Well , I skipped week 7 , so I will update every 2 weeks as things are moving somewhat slowly ...

[ Voltage wise that is ]


----------



## Beacon of Light (Apr 27, 2010)

Cool thread. I am going to follow this one. I hope this continues to past 6 months even. 

Might explain why out of a 4 pack of the grey protected Ultrafire 880mAh RCRs 2 didn't power up my Novatac. Then out of the 4 replacements mailed to me from Lighthound, 1 out of the 4 didn't work.


----------



## mdocod (Apr 28, 2010)

Awesome idea and keep it up!

Thank You!!!!


----------



## old4570 (May 10, 2010)

Week 10 posted ! 

Still AW and Ultrafire in the lead , followed by the grey ultrafire and soshine ..

No1 Ultrafire 1000 / AW 
No2 Ultrafire Grey
No3 Soshine


----------



## old4570 (May 23, 2010)

Well , were up to 3 months ...


----------



## kramer5150 (May 24, 2010)

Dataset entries
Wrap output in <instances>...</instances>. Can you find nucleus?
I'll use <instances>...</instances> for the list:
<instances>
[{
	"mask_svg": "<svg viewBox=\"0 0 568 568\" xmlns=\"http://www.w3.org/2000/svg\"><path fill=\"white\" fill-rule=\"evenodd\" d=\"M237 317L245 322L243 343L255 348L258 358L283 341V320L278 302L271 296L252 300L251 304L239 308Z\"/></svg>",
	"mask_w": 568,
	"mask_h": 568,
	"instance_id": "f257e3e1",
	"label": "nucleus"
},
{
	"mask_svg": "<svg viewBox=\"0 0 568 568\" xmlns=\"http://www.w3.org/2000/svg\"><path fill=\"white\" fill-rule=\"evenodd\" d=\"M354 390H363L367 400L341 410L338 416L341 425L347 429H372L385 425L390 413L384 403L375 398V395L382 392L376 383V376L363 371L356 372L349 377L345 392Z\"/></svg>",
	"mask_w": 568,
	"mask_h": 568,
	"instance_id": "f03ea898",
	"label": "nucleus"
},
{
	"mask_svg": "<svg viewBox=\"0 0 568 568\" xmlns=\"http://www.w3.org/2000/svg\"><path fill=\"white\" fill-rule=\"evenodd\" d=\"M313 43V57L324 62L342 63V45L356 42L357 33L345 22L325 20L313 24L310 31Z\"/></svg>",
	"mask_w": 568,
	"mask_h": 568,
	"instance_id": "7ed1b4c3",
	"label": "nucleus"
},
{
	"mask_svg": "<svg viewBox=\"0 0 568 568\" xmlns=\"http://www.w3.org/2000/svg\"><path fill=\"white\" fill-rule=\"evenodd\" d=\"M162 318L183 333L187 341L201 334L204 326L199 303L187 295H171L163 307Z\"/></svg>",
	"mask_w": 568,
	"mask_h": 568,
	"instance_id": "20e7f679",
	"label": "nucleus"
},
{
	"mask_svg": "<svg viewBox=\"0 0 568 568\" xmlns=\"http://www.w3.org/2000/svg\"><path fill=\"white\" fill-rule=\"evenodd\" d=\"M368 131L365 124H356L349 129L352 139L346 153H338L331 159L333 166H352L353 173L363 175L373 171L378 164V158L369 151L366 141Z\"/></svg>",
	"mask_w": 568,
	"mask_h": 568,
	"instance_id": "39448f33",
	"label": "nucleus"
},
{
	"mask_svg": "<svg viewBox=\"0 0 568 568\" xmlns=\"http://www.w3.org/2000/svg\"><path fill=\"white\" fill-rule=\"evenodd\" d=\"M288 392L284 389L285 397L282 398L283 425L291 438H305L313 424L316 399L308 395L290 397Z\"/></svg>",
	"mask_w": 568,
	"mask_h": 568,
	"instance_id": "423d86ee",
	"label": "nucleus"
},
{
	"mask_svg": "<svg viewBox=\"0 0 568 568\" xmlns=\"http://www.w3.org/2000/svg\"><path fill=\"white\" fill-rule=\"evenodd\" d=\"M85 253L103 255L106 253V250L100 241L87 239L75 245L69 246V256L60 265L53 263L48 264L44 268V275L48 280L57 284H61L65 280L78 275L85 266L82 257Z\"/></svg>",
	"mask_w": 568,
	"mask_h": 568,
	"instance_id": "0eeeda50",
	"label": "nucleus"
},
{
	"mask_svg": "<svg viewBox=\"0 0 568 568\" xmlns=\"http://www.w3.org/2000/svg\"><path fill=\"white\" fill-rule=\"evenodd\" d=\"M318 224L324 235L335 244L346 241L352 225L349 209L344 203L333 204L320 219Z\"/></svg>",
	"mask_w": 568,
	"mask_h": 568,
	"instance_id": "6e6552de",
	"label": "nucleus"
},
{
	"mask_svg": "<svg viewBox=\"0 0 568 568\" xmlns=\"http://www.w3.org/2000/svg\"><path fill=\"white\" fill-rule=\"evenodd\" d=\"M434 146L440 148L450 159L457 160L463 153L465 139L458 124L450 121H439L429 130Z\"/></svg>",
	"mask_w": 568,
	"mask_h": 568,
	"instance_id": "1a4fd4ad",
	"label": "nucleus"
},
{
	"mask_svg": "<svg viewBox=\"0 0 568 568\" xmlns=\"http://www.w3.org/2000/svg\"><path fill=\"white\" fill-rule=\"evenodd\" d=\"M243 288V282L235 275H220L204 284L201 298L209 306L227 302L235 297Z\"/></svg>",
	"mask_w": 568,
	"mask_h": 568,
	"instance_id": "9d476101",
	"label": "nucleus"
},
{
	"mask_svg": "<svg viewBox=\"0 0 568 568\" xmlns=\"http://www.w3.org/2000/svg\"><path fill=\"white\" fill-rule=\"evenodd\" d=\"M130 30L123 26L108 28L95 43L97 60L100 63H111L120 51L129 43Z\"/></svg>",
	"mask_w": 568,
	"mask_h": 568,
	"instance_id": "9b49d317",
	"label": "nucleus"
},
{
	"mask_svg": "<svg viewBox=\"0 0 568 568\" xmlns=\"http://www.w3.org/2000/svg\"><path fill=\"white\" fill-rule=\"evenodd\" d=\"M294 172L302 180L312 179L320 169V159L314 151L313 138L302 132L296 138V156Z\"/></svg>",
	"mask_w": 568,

**Exercises to complete**
a) Answer these questions about the battery testing thread:
(i) Which week was skipped, and how often will updates be posted from then on?
(ii) According to Beacon of Light, how many of the four replacements mailed from Lighthound did not work?
(iii) Which brand holds the No3 position in the week 10 ranking?
b) Write the next part of the battery testing thread, picking up after its final line.

**Responses in order**
a)
(i) Week 7 was skipped, and updates will be posted every 2 weeks.
(ii) One of the four did not work.
(iii) Soshine.

b)
What surprises me the most is that theres no correlation between LSD performance and the presence of a protection circuit. I would have thought for sure the Ultrafire #3 and 5 would self discharge faster than Ultrafire #4. Its the exact opposite however.

:thumbsup:... thanks for doing this test.


----------



## HKJ (May 24, 2010)

kramer5150 said:


> What surprises me the most is that theres no correlation between LSD performance and the presence of a protection circuit. I would have thought for sure the Ultrafire #3 and 5 would self discharge faster than Ultrafire #4. Its the exact opposite however.


 I did measure a few protection circuit and they used only a few uA (less than 5 uA). This current drain needs some years to drain the batteries.


----------



## Black Rose (May 24, 2010)

Very interesting results.


----------



## fishinfool (May 24, 2010)

Thanks for this old4570! :twothumbs 

It makes it easier, especially for us newbies, to choose which 16340's to purchase.


What kind of 45/70 do you have?


----------



## old4570 (May 24, 2010)

fishinfool said:


> Thanks for this old4570! :twothumbs
> 
> It makes it easier, especially for us newbies, to choose which 16340's to purchase.
> 
> ...



Dont have one ATM , but Im partial to the 1895 Marlin ... 
Several years ago they came out with the Cowboy 1895 with a octagon 26inch barrel , which looks very interesting , but not enough spare cash ...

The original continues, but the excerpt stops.